Unstable haemoglobin disorders
Although SCD and thalassaemia could be, in a manner of speaking, considered unstable haemoglobin disorders, this label is usually reserved for other mutations of the globin subunits that produce no other readily observed feature than haemolytic anaemia. PH has been reported in patients with several unstable haemoglobinopathies (Honig et al, 1989; Krishnan et al, 1994; Lode et al, 2007). The same is true for priapism (Thuret et al, 1996; Gyan et al, 2001; Andrieu et al, 2003). Thromboembolic disease has been seen in patients with unstable haemoglobin (Pavlovic et al, 2004; Kim et al, 2005).
Paroxysmal nocturnal haemoglobinuria (PNH)
A chronic haemolytic anaemia due to an acquired somatic mutation in the hematopoietic stem cell, PNH manifests very severe intravascular haemolysis due to a loss of protection from complement-mediated membrane permeabilization of the red cell. Patients have variable degrees of chronic intravascular haemolysis and can develop acute exacerbations of this haemolysis. Well-known for catastrophic thromboembolic complications, this disease has recently been shown to have a high prevalence of elevated pulmonary pressures (Heller et al, 1992; Hill et al, in press). This is all the more remarkable because the haemolytic anaemia often develops only late in life, so that the patients do not have the same lifelong duration of haemolysis as seen in all the congenital haemolytic anaemia patients discussed above. Presumably, the severity of their intravascular haemolysis integrated with the shorter duration results in an equivalent ‘area under the curve’ of risk for haemolysis-associated complications. Priapism has also been reported in males with PNH (Montalban et al, 1986).
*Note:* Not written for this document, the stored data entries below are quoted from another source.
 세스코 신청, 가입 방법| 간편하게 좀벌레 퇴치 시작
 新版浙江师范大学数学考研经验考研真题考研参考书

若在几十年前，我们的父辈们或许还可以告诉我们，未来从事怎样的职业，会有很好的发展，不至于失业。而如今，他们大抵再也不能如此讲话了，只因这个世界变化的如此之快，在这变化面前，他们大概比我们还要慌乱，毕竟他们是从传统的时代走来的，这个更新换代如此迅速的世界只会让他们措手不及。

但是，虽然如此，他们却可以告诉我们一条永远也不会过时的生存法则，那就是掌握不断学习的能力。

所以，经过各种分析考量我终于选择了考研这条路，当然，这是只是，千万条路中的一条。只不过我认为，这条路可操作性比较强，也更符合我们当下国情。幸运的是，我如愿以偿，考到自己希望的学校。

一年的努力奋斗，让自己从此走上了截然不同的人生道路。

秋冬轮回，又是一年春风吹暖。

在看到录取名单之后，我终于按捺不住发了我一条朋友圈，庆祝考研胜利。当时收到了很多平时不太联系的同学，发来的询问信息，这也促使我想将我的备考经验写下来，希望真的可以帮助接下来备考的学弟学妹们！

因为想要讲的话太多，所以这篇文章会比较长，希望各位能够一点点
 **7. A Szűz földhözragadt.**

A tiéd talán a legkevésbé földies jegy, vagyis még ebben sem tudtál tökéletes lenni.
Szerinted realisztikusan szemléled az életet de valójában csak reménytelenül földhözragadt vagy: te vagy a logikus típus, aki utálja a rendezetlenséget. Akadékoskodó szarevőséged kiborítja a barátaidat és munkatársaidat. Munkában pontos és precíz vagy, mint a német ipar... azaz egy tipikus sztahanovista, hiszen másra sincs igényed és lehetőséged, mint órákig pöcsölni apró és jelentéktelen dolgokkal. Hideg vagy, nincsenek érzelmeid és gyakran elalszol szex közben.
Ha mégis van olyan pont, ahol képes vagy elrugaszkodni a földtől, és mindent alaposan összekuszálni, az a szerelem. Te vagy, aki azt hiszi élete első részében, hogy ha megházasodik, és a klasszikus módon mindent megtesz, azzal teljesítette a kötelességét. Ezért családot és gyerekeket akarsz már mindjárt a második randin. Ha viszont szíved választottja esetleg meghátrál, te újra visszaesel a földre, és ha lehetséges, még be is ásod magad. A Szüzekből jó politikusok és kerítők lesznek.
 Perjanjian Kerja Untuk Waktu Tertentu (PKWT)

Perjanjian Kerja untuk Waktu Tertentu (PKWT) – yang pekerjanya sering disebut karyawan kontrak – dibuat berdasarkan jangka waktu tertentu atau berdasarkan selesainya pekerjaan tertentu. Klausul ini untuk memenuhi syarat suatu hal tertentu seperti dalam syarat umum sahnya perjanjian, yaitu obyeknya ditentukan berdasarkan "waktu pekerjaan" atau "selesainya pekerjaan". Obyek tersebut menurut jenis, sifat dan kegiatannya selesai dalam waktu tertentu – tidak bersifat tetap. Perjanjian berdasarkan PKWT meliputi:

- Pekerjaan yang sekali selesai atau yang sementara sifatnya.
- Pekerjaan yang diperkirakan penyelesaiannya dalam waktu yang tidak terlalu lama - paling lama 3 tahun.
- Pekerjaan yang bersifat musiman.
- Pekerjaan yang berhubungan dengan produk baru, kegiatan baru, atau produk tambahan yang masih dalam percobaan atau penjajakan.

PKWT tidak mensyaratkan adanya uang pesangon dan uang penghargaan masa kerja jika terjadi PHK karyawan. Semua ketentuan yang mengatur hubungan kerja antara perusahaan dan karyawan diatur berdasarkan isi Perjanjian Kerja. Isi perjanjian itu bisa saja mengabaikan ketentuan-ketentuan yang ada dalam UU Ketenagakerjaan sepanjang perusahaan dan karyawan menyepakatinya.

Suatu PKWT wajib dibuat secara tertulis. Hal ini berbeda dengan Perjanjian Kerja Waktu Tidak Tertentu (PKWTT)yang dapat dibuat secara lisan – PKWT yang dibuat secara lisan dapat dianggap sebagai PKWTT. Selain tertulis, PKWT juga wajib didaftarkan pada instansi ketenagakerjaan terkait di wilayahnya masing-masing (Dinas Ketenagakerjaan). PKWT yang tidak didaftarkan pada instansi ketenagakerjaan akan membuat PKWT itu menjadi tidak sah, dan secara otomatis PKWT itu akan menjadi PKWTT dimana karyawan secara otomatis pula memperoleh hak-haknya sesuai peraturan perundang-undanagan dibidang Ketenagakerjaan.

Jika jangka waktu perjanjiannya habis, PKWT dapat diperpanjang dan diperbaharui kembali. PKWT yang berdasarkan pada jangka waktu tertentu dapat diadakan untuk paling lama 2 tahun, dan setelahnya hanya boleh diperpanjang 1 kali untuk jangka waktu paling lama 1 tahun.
One of the most potent forces of evolutionary pressure in Africa and southern Asia, Plasmodium falciparum malaria produces the most explosive intravascular haemolysis known in clinical haematology. Although the malaria research literature has focused largely on the postulated toxicity of very high levels of inducible NO synthase activity during acute malaria, more recent findings suggest a haemolysis-linked defect in vascular reactivity in humans with malaria (Yeo et al, 2007). Like SCD and thalassaemia, acute haemolysis in malaria can release red cell arginase into plasma and deplete levels of the NO synthase substrate arginine (Lopansri et al, 2003). Furthermore, NO supplementation ameliorates the fatality of cerebral malaria in a mouse model (Gramaglia et al, 2006), and NO synthase polymorphisms that increase NO production appear to be protective in humans (Hobbs et al, 2002). In contrast to the vasculopathic consequences of chronic haemolysis discussed above, these malaria data suggest that acute, very severe haemolysis can have more immediate consequences.